Do zrobienia:
a) Czy poniższe stwierdzenia zgadzają się z fragmentem strony? Przy każdym odpowiedz „tak” lub „nie” i przytocz rozstrzygające słowa fragmentu strony: (i) problem osoby piszącej został rozwiązany w sobotę; (ii) osoba pisząca zawsze miała kłopot z odczytaniem, że facet na nią leci; (iii) zmiana w podejściu osoby piszącej zaczęła się gdzieś w połowie pierwszej klasy liceum.
b) Wypisz jako listę numerowaną wiersze rekordów od wiersza zawierającego „Of the point” do wiersza zawierającego „Result: 211”, z pominięciem pustych wierszy.

Fragment strony:
·····
Nieeeee, dziewczyny, już wam mówię:
LadyLady tutaj opisałam początek:
prawo-przyciagania-f3/przyciaganie-milosci-zwiazkow-i-ludzi-watek-zbiorczy-t1929-3280.htmlI mogę od razu dodać, że mój problem został rozwiązany w sobotę i pomyślałam, że aaa się pewnie nie odezwie po wszystkim i w sumie miałam to gdzieś czy to zrobi czy nie. No ale się odezwał. I odzywa się wciąż, wczoraj tak jak mówię od ranu napisał, żebym przyszła, kiedy tyko powiedziałam, że coś jest nie tak u mnie.
Z odczytywaniem, że facet na mnie leci nie miałam nigdy problemu, gdzieś w połowie 1 klasy liceum udało mi się w sobie zakorzenić, jakieś poczucie, że "dobra dupa z ryja" ze mnie (po generalnie głębokiej nienawiści do swojego ciała, po prostu zmieniło się trochę moje podejście i powoli chłopcy zaczęli zwracać na mnie uwagę). Chyba mogę powiedzieć, że podobam się facetom, bo właśnie od jednej konkretnej znajomości zaczęło się zmieniać moje spojrzenie na siebie, zniknęła przynajmniej część nienawiści (i dziewczyny wy sobie to też wbijcie do głowy natychmiast!)
·····
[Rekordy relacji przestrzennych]
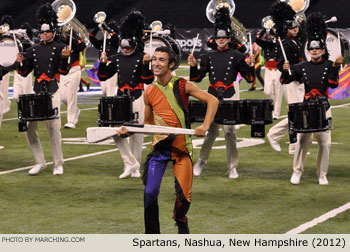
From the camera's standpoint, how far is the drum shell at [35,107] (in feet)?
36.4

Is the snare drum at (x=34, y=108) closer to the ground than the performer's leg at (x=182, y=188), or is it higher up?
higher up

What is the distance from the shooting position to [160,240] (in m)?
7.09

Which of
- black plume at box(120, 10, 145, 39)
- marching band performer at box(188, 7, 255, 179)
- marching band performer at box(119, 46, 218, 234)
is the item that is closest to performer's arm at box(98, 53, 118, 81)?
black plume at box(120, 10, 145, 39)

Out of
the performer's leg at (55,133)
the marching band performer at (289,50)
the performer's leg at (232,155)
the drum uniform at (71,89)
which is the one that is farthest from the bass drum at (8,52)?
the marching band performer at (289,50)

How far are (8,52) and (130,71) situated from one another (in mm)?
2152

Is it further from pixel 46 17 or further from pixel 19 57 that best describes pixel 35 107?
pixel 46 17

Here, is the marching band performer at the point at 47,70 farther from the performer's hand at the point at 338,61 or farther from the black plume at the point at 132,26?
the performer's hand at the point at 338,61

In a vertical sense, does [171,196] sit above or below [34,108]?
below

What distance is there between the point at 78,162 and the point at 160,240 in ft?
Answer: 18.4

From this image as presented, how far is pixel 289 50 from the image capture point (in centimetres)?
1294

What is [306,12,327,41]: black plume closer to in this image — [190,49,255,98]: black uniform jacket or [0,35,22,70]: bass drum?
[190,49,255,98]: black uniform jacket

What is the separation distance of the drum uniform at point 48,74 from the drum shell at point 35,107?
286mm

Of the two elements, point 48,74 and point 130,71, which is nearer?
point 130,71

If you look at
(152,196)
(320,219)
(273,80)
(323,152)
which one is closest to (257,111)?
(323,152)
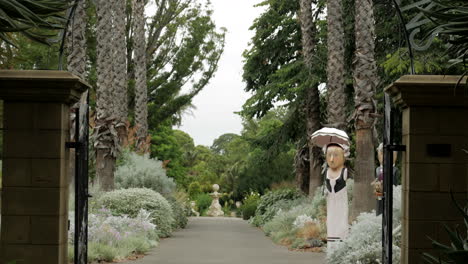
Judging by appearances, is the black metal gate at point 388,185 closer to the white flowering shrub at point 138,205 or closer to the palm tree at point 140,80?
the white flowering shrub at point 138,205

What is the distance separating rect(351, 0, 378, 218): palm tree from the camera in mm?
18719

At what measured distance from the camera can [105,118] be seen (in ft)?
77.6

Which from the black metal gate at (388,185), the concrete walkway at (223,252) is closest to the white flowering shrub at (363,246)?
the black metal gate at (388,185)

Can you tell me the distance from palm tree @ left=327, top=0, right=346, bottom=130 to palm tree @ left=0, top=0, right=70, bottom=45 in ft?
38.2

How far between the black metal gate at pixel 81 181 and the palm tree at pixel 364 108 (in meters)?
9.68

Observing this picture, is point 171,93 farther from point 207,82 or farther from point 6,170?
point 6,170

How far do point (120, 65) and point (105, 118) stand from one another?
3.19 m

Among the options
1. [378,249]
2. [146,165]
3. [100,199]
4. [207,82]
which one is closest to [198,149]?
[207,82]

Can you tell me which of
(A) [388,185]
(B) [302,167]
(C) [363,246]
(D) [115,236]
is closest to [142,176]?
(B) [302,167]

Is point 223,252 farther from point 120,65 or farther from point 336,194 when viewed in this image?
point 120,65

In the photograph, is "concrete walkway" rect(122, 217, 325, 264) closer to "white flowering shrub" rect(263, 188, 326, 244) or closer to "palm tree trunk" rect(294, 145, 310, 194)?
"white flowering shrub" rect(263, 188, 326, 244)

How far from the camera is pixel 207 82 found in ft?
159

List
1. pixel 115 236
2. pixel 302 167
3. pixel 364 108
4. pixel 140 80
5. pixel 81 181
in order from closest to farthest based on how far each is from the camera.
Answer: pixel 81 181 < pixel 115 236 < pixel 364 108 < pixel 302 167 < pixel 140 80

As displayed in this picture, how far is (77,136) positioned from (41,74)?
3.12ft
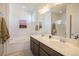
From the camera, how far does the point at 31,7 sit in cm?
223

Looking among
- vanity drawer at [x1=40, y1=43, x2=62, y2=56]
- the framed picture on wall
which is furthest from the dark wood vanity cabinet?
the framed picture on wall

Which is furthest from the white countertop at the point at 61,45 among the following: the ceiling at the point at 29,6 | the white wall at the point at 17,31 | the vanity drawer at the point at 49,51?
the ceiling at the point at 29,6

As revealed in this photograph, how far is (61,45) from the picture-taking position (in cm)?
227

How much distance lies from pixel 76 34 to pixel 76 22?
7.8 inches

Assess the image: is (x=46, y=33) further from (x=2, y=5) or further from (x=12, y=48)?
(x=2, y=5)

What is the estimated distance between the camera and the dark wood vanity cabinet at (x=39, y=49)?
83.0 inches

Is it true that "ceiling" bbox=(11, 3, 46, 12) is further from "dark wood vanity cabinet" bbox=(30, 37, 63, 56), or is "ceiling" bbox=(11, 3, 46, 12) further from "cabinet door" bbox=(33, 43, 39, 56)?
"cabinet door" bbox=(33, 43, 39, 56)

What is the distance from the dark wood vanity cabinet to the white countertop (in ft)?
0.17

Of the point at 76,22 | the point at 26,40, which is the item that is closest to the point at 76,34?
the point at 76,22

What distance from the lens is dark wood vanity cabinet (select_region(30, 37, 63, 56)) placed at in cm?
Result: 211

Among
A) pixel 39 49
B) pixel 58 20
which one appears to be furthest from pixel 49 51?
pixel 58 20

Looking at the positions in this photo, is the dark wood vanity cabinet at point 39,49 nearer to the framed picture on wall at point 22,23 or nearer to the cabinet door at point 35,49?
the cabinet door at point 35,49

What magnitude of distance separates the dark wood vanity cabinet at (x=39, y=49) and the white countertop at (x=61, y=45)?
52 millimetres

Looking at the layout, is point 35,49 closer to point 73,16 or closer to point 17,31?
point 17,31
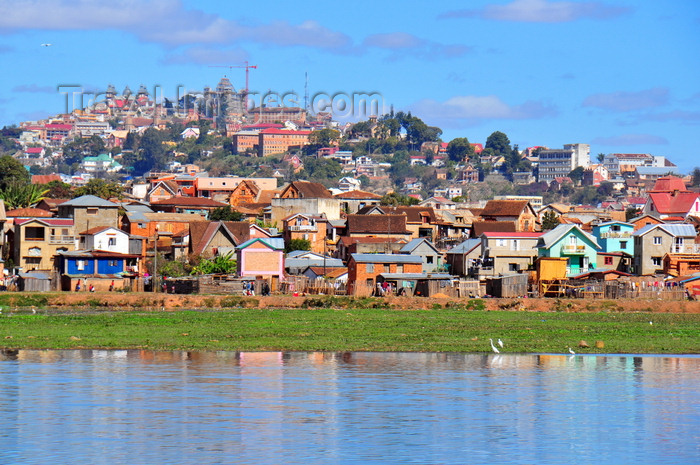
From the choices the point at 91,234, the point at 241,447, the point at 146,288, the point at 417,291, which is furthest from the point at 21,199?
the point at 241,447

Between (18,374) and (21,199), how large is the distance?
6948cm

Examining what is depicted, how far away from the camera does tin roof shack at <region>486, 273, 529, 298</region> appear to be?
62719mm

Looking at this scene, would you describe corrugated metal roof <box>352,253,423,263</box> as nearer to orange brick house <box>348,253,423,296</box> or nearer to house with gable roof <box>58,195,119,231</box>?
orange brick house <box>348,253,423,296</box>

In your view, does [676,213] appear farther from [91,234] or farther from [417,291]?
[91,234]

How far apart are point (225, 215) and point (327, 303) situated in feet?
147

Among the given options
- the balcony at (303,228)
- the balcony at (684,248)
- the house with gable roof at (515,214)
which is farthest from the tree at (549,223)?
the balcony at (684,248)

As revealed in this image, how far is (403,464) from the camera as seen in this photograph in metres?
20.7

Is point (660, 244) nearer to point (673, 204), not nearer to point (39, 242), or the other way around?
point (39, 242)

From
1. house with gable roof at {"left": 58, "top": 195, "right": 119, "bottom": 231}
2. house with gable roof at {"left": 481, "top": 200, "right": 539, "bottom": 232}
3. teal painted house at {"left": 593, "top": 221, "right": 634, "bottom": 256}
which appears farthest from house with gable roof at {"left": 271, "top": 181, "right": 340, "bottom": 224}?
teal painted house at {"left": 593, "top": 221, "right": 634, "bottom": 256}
·····
Oczekiwane odpowiedzi:
a)
(i) Tak: „mój problem został rozwiązany w sobotę”.
(ii) Nie: „Z odczytywaniem, że facet na mnie leci nie miałam nigdy problemu”.
(iii) Tak: „gdzieś w połowie 1 klasy liceum udało mi się w sobie zakorzenić”.

b)
1. Of the point at 76,22 | the point at 26,40, which is the item that is closest to the point at 76,34?
2. the point at 76,22
3. What distance from the lens is dark wood vanity cabinet (select_region(30, 37, 63, 56)) placed at in cm?
4. Result: 211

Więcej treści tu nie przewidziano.